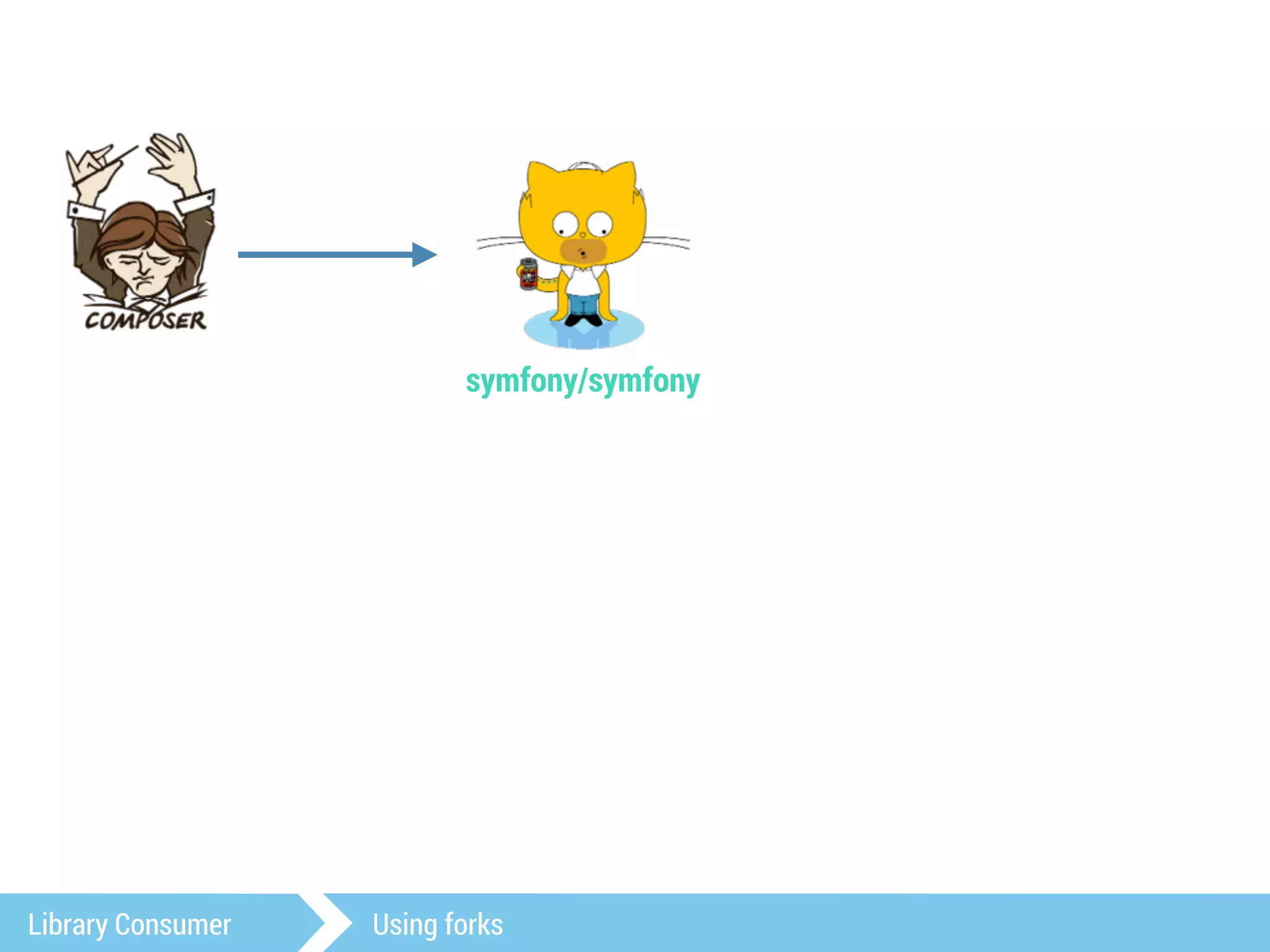 COMPOSER

symfony/symfony

Library Consumer

Using forks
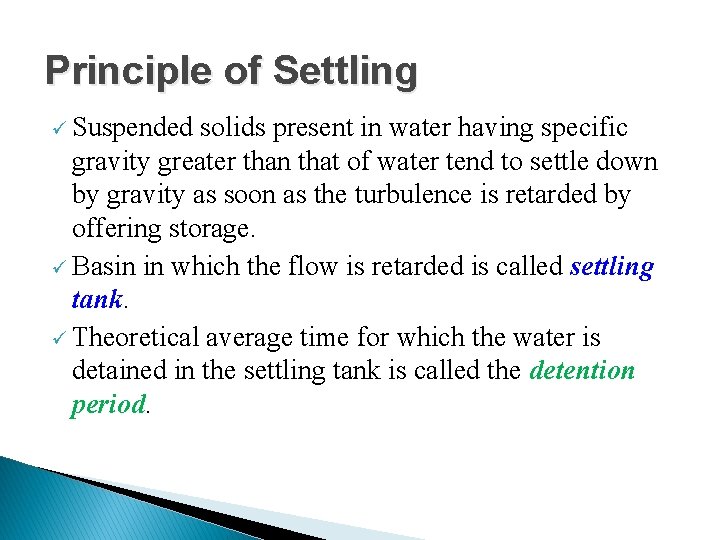 Principle of Settling

✓ Suspended solids present in water having specific gravity greater than that of water tend to settle down by gravity as soon as the turbulence is retarded by offering storage.

✓ Basin in which the flow is retarded is called settling tank.

✓ Theoretical average time for which the water is detained in the settling tank is called the detention period.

▶ [ASSIGNMENT]: The response is to contain exactly the lines from the beginning of the data through the line containing "by offering storage.", both ends included, and nothing else; omit the pictures.

▶ [WORKED SOLUTION]:
 COMPOSER

symfony/symfony

Library Consumer

Using forks
 Principle of Settling

✓ Suspended solids present in water having specific gravity greater than that of water tend to settle down by gravity as soon as the turbulence is retarded by offering storage.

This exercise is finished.